§ Page extract:
Traditional models for image to image translation (and computer vision in general) use per-pixel loss functions. However, the per-pixel losses used by these methods do not capture perceptual differences between output and ground-truth images. For example, consider two identical images offset from each other by one pixel; despite their perceptual similarity they would be very different as measured by per-pixel losses. Recent work has shown that high-quality images can be generated using perceptual loss functions based not on differences between pixels but instead on differences between high-level image feature representations extracted from pretrained convolutional neural networks (example: VGG16). During training, perceptual losses measure image similarities more robustly than per-pixel losses, and at test-time the transformation networks run in real-time.

§ Records shown:

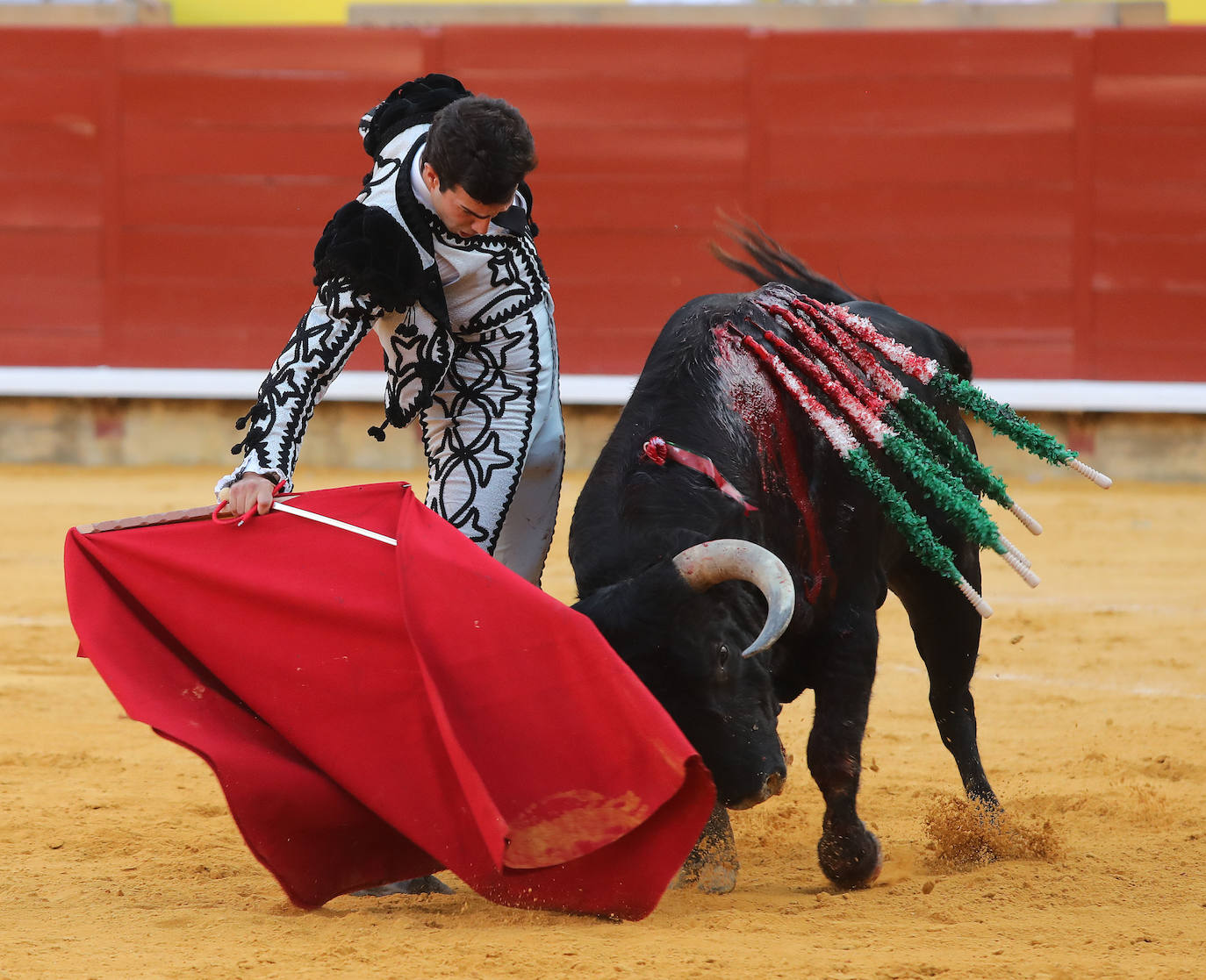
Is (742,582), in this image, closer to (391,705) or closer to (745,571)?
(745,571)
---
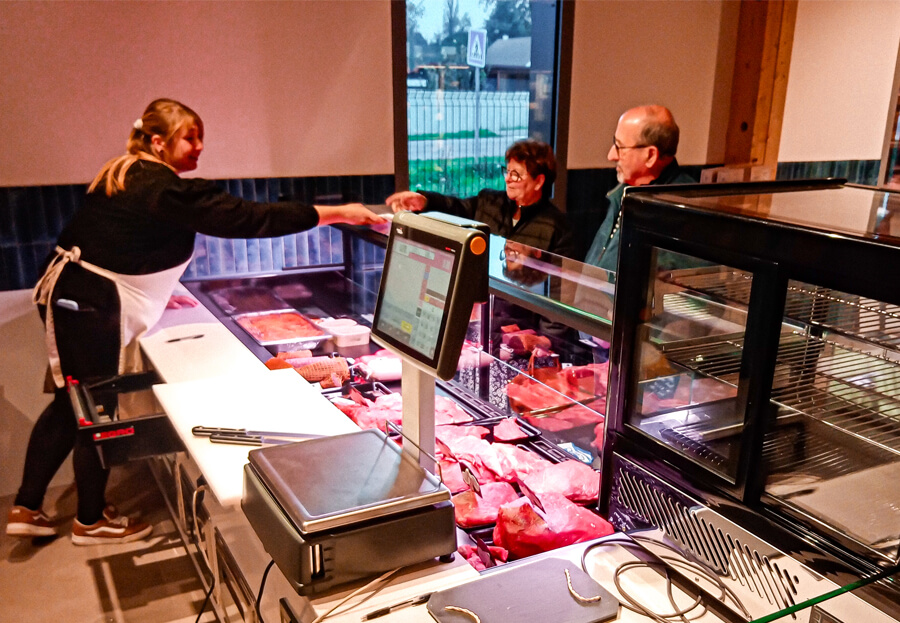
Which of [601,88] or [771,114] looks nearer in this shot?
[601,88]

§ Exercise requirements:
1. Print the passage on perceptual loss functions above, starting at "Traditional models for" and ending at "run in real-time.".
2. Answer these questions from the passage on perceptual loss functions:
(a) Which pretrained network does the passage give as an example for extracting high-level image features?
(b) What pair of images does the passage use to show a weakness of per-pixel losses?
(c) How do the transformation networks run at test-time?
3. Carry the passage on perceptual loss functions forward from its final sentence.

§ Answers to the problems:
1.
Traditional models for image to image translation (and computer vision in general) use per-pixel loss functions. However, the per-pixel losses used by these methods do not capture perceptual differences between output and ground-truth images. For example, consider two identical images offset from each other by one pixel; despite their perceptual similarity they would be very different as measured by per-pixel losses. Recent work has shown that high-quality images can be generated using perceptual loss functions based not on differences between pixels but instead on differences between high-level image feature representations extracted from pretrained convolutional neural networks (example: VGG16). During training, perceptual losses measure image similarities more robustly than per-pixel losses, and at test-time the transformation networks run in real-time.

2.
(a) VGG16.
(b) Two identical images offset from each other by one pixel.
(c) In real-time.

3.
<br>The Perceptual loss model has been shown to be helpful for two tasks: style transfer and single-image super-resolution. Both are inherently ill-posed; for style transfer there is no single correct output, and for super-resolution there are many high-resolution images that could have generated the same low-resolution input. Success in either task requires semantic reasoning about the input image. For style transfer the output must be semantically similar to the input despite drastic changes in color and texture; for superresolution fine details must be inferred from visually ambiguous low-resolution inputs.
<br>
![percep.PNG](attachment:percep.PNG)
<br> Reference paper: https://arxiv.org/pdf/1603.08155.pdf

In [1]:
import torch
import torchvision
import torch.nn as nn

In [2]:
netVGG = torchvision.models.vgg16()
mod = nn.Sequential(*list(netVGG.features.children())[:-1])

In [3]:
torchvision.models.vgg16().features

Sequential(
  (0): Conv2d(3, 64, kernel_size=(3, 3), stride=(1, 1), padding=(1, 1))
  (1): ReLU(inplace=True)
  (2): Conv2d(64, 64, kernel_size=(3, 3), stride=(1, 1), padding=(1, 1))
  (3): ReLU(inplace=True)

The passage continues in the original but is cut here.